U.S. Surgeon General Richard H. Carmona has warned the American public about the risks of breathing indoor radon by issuing a national health advisory in January 2005. "Indoor radon is the second-leading cause of lung cancer in the United States and breathing it over prolonged periods can present a significant health risk to families all over the county," Dr. Carmona said. "It's important to know that this threat is completely preventable. Radon can be detected with a simple test and fixed through well-established venting techniques."

Millions of homes and buildings contain high levels of radon gas. Many do not even know it is present. When radon decays and is inhaled into the lungs, it releases energy that can damage the DNA in sensitive lung tissue and lead to lung cancer. In fact, prolonged exposure to high levels of radon is the second leading cause of lung cancer in the United States, contributing to between 7,000 and 30,000 lung cancer deaths each year. Smokers are at higher risk of developing radon-induced lung cancer.

Nearly 1 out of 15 homes in the US is estimated to have elevated radon levels. In New Mexico, the north central part of the state including Bernalillo and Santa Fe Counties are considered high risk areas. Up to 30% of homes tested in Albuquerque and 40% in Santa Fe have shown radon levels which exceed the EPA recommended norms.

All houses can have radon; even those in areas of low radon potential can have elevated radon levels. The probability of finding radon in your home is less in low radon potential areas; however, radon levels can differ dramatically from one home to the next. The only way to know if you have radon is to test your home.

How does radon enter your house? Air pressure inside your home is usually lower than pressure in the soil around and under your home. Because the pressure is lower inside, radon is sucked into your house through cracks or holes in the slab or foundation. If you have elevated radon levels you can fix your home. If you are building a house in an area of moderate or high radon potential we recommend using radon resistant building techniques.

The radon in your water supply poses an inhalation risk and a small ingestion risk. Most of your risk from radon in water comes from radon released into the air when water is used for showering and other household purposes. Research has shown that your risk of lung cancer from breathing radon in air is much larger than your risk of stomach cancer from swallowing water with radon on it.
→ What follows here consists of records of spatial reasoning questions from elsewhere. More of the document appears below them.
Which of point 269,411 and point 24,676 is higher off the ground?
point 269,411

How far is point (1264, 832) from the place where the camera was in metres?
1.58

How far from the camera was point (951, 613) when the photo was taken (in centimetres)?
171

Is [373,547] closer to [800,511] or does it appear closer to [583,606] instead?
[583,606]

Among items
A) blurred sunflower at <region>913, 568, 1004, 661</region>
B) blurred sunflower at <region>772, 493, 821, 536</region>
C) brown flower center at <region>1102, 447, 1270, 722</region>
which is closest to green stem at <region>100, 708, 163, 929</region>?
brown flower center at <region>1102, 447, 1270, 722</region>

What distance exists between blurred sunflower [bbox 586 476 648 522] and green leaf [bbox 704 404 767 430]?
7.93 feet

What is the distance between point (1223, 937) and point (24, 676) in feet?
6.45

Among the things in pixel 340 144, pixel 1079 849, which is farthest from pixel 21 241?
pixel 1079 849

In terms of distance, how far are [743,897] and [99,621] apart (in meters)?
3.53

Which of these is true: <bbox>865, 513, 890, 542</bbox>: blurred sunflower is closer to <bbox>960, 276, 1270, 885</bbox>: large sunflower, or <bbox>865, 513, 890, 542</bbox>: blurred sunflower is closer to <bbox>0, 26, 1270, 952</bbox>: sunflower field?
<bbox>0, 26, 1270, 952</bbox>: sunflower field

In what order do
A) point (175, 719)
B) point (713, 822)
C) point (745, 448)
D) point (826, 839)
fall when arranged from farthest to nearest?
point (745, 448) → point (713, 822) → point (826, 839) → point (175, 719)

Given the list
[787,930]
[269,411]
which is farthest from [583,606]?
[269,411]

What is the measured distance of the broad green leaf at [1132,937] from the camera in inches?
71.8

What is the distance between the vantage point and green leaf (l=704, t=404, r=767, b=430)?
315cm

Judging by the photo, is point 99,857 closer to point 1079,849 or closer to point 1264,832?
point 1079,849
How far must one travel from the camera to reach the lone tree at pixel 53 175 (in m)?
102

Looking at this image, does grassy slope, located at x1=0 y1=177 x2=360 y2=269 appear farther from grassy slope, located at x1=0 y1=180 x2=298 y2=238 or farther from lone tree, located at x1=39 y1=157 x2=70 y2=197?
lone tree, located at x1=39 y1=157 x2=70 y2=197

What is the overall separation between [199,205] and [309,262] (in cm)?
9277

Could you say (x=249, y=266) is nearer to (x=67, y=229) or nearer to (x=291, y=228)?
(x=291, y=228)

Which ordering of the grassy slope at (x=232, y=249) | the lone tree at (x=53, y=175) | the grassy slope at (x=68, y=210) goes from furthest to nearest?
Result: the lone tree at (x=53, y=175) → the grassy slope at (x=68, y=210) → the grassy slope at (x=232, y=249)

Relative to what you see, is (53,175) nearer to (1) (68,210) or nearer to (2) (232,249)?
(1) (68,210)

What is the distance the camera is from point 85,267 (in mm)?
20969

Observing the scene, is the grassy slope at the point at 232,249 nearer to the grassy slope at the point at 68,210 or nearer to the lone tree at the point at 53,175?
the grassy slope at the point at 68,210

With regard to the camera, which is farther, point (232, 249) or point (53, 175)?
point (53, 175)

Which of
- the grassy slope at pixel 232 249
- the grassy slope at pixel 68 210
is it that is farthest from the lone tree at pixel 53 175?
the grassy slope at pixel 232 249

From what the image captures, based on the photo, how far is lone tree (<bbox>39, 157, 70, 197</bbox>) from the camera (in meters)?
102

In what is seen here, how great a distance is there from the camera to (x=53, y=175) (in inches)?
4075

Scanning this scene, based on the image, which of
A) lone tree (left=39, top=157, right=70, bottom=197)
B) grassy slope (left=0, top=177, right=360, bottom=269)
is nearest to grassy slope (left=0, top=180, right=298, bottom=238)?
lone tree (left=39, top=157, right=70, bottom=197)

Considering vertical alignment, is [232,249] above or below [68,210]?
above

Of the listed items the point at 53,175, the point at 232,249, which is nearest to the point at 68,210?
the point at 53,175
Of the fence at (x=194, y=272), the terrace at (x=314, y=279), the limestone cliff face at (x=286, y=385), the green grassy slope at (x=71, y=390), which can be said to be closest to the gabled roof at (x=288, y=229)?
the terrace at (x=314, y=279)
Radon in your home's water is not usually a problem when its source is surface water. A radon in water problem is more likely when its source is ground water, e.g., a private well or a public water supply system that uses ground water. Some public water systems treat their water to reduce radon levels before it is delivered to your home. If you are concerned that radon may be entering your home through the water and your water comes from a public water supply, contact your water supplier.

Due to the nature of the health hazard (radiological) posed to the public by exposure to elevated indoor radon, and the type of the services provided by radon service providers Part 2 (20.3.2 NMAC) of the New Mexico Radiation Protection Regulations (20.3 NMAC) requires such persons to register with the New Mexico Environment Department (NMED) as radiological service providers. The purpose of these regulations is to ensure that service providers possess adequate qualifications to safely furnish these services.